==== SUPPLIED DATA ====

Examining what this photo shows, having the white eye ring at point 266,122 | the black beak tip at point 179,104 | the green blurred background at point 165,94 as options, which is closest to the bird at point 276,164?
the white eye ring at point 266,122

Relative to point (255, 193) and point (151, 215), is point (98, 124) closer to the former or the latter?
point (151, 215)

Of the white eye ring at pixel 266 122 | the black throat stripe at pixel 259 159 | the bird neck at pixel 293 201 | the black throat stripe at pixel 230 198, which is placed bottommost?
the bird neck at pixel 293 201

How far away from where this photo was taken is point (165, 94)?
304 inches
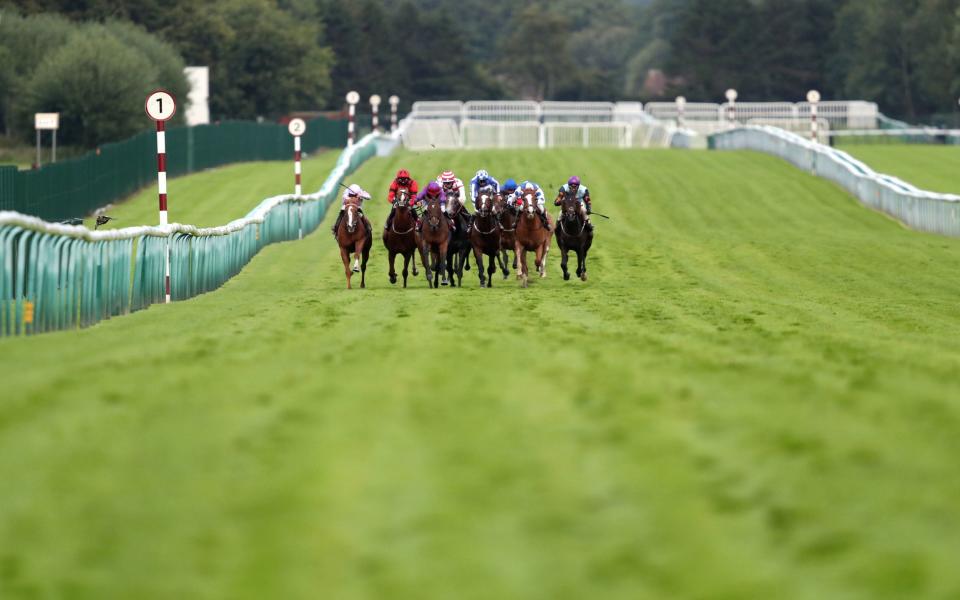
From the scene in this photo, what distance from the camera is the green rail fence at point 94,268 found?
521 inches

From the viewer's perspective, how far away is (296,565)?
638 cm

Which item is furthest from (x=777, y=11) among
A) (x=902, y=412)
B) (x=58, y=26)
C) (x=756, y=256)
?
(x=902, y=412)

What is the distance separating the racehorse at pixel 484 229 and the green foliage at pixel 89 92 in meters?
36.4

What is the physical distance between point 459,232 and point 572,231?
1714mm

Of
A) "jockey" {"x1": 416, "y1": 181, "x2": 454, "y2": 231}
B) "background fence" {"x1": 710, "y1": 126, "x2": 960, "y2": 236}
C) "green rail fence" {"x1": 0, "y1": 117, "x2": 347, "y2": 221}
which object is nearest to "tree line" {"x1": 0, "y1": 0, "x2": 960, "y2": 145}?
"green rail fence" {"x1": 0, "y1": 117, "x2": 347, "y2": 221}

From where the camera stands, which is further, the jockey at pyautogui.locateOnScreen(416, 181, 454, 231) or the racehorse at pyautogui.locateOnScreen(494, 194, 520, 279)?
the racehorse at pyautogui.locateOnScreen(494, 194, 520, 279)

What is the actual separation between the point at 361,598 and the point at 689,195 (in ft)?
123

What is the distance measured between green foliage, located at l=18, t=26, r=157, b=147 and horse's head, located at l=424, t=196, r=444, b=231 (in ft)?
121

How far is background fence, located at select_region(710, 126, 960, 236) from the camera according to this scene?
110ft

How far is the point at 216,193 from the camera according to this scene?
1823 inches

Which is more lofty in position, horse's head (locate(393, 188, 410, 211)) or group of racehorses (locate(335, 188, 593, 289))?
horse's head (locate(393, 188, 410, 211))

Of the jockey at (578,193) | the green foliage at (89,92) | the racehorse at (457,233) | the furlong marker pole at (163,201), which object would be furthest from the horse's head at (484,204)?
the green foliage at (89,92)

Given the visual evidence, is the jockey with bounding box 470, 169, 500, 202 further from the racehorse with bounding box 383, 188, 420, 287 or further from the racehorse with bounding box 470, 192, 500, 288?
the racehorse with bounding box 383, 188, 420, 287

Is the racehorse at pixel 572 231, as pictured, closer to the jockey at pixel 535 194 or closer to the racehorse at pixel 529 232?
the jockey at pixel 535 194
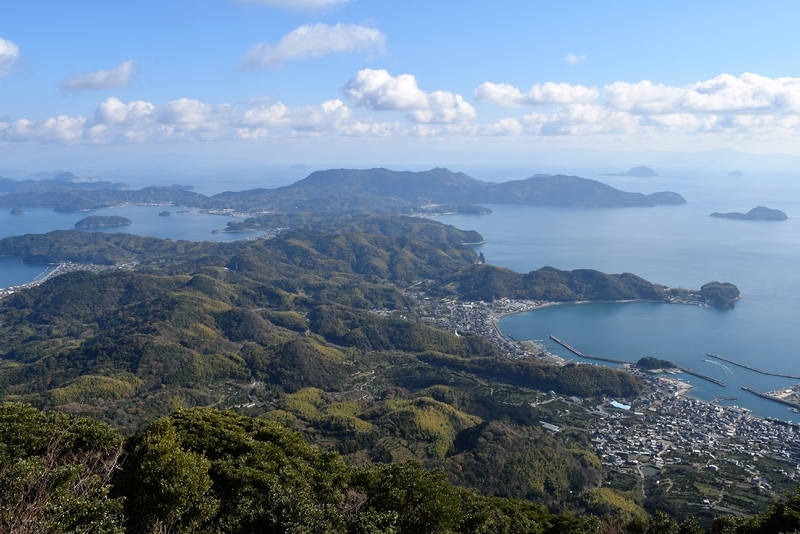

====

- **TASK BRIEF**: Copy all of the records above word for word, leaving out the pictures.

- **EXERCISE OUTPUT**:
Examining what this photo shows, having the white eye ring at point 266,122 | the black beak tip at point 179,104 | the green blurred background at point 165,94 as options, which is closest to the bird at point 276,164?
the white eye ring at point 266,122

Relative to point (255, 193) and point (151, 215), is point (98, 124) closer to the former or the latter?
point (151, 215)

Of the white eye ring at pixel 266 122 | the black throat stripe at pixel 259 159 | the bird neck at pixel 293 201 | the black throat stripe at pixel 230 198, which is placed bottommost?
the bird neck at pixel 293 201

How far away from where this photo was taken is point (165, 94)?
304 inches
From the scene in this photo, what distance from the camera is the green rail fence at point 94,268 found?
521 inches

From the viewer's perspective, how far away is (296,565)?
638 cm

Which item is furthest from (x=777, y=11) among
A) (x=902, y=412)
B) (x=58, y=26)
C) (x=756, y=256)
?
(x=902, y=412)

What is the distance separating the racehorse at pixel 484 229 and the green foliage at pixel 89 92 in meters?
36.4

What is the physical distance between point 459,232 and point 572,231?
1714mm

Of
A) "jockey" {"x1": 416, "y1": 181, "x2": 454, "y2": 231}
B) "background fence" {"x1": 710, "y1": 126, "x2": 960, "y2": 236}
C) "green rail fence" {"x1": 0, "y1": 117, "x2": 347, "y2": 221}
which object is nearest to "tree line" {"x1": 0, "y1": 0, "x2": 960, "y2": 145}?
"green rail fence" {"x1": 0, "y1": 117, "x2": 347, "y2": 221}

From where the camera stands, which is further, the jockey at pyautogui.locateOnScreen(416, 181, 454, 231) or the racehorse at pyautogui.locateOnScreen(494, 194, 520, 279)?
the racehorse at pyautogui.locateOnScreen(494, 194, 520, 279)

What is the actual separation between the point at 361,598 and the point at 689,195 (in ft)?
123

What is the distance measured between green foliage, located at l=18, t=26, r=157, b=147 and horse's head, located at l=424, t=196, r=444, b=231 (in ft)?
121

How far is background fence, located at select_region(710, 126, 960, 236) from the camera according to this scene?
110ft

How far is the point at 216,193 from the camera according to this scene?
1823 inches

Which is more lofty in position, horse's head (locate(393, 188, 410, 211)) or group of racehorses (locate(335, 188, 593, 289))?
horse's head (locate(393, 188, 410, 211))

Of the jockey at (578,193) | the green foliage at (89,92) | the racehorse at (457,233) | the furlong marker pole at (163,201), which object would be furthest from the horse's head at (484,204)?
the green foliage at (89,92)

Given the visual evidence, is the jockey with bounding box 470, 169, 500, 202 further from the racehorse with bounding box 383, 188, 420, 287 or further from the racehorse with bounding box 470, 192, 500, 288?
the racehorse with bounding box 383, 188, 420, 287

Is the racehorse at pixel 572 231, as pictured, closer to the jockey at pixel 535 194 or closer to the racehorse at pixel 529 232?
the jockey at pixel 535 194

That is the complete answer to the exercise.